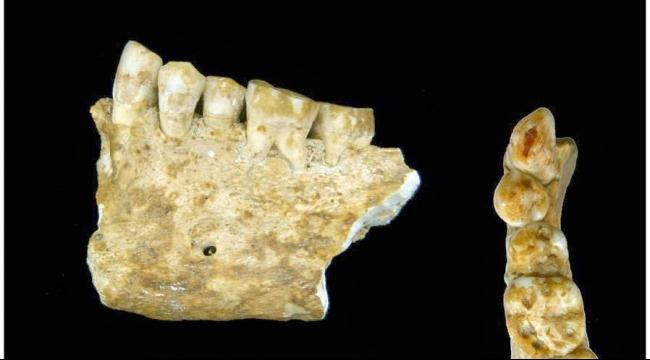 إكتشاف جد الإنسان الحديث بواسطة أسنان أثرية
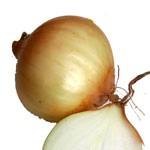Zwiebel und aufgeschnittende Zwiebel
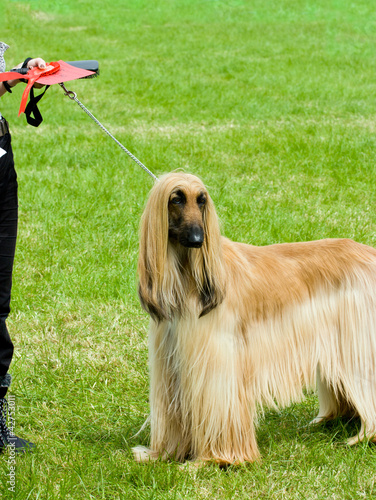 Afghan hound wins first place at dog show.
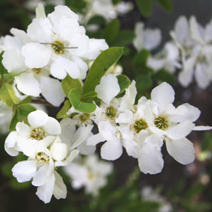 Exochorda macrantha 'The Bride' 5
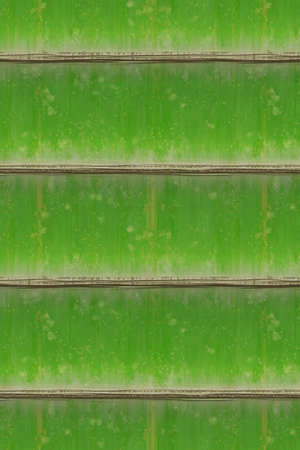 Bamboo texture. Vertical green bamboo background. High resolution.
++++++
What to produce
Nothing but the lines from the one containing "Zwiebel und aufgeschnittende Zwiebel" through the end of the listing should be printed, each exactly as it appears and without pictures.

Written reply
Zwiebel und aufgeschnittende Zwiebel
 Afghan hound wins first place at dog show.
 Exochorda macrantha 'The Bride' 5
 Bamboo texture. Vertical green bamboo background. High resolution.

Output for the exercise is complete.